This chart is called 'Percentage of Excess Liquidity in Bank Deposits', which actually serves as a barometer for observing the tightness of market liquidity. The Federal Reserve is currently injecting $40 billion into the market, which in simple terms is also easing the pressure on the funding side. From the chart, it can be seen that this ratio has already dropped below the historical average of 20.6%, now only around 15.7%, close to historical lows. In the past, whenever liquidity began to rise from low levels, risky assets generally experienced a round of value recovery.

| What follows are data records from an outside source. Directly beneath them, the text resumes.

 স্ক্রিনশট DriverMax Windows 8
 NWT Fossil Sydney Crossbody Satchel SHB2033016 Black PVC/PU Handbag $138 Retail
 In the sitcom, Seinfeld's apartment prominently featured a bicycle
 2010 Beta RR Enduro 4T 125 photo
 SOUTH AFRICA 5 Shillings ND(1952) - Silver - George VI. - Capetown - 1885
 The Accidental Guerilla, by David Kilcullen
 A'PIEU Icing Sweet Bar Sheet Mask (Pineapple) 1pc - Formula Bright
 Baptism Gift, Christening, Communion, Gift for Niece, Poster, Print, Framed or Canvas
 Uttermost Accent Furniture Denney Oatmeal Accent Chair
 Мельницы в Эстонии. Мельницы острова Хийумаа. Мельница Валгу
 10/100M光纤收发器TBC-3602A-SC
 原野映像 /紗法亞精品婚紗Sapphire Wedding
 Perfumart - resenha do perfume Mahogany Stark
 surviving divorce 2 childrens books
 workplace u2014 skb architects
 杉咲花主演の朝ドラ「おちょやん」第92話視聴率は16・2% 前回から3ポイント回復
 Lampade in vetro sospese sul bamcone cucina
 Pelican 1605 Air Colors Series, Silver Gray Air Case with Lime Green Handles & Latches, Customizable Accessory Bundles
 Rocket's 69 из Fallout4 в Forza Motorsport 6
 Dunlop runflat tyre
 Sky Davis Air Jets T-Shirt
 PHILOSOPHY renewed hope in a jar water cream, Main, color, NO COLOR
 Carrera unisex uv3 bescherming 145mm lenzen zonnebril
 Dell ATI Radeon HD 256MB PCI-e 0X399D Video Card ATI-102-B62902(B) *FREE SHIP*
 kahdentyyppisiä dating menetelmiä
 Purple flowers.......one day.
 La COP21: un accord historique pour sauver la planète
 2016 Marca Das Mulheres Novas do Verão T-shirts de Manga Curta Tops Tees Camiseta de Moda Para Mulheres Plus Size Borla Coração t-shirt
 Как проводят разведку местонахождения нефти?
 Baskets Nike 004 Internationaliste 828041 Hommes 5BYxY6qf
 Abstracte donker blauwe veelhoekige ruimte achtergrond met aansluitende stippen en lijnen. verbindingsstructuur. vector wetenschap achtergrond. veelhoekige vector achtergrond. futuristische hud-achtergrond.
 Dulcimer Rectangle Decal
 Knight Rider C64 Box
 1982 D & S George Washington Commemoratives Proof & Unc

Looking back over the past fifteen years, each segment has been quite representative:
From 2009 to 2013, after the financial crisis, QE was implemented, money gradually piled up, and excess liquidity climbed from over 12% all the way above 20%; from 2014 to 2018, QE stopped and balance sheet reduction began, liquidity receded, with the pace during this period slowing down, then further down, ultimately dropping to 11% in 2019, directly triggering that repo storm; during the pandemic from 2020 to 2021, the Federal Reserve fully opened the floodgates, unlimited QE pushed liquidity to its peak, with the ratio surging above 32% in 2021, the explosive growth in asset consistency was a product of that time; from 2022 to 2024, entering a rhythm of interest rate hikes + balance sheet reduction, high inflation pressing down, reserves decreasing all the way, excess liquidity smashed down from its peak, by the end of 2024, it would be back to around 19%, aligning with the historical average line; and now in 2025–2026, the entire banking system's funding situation has approached a 'tight balance', even slightly tighter, with only 15.7% left, already significantly below the average line.
In summary: This round of liquidity has fallen to a historically low range, leaving room for movement, policies are beginning to lean towards easing, and the main line moving forward is to see when it truly begins to rise again, which is usually a key point for risky assets to shift from weak to strong.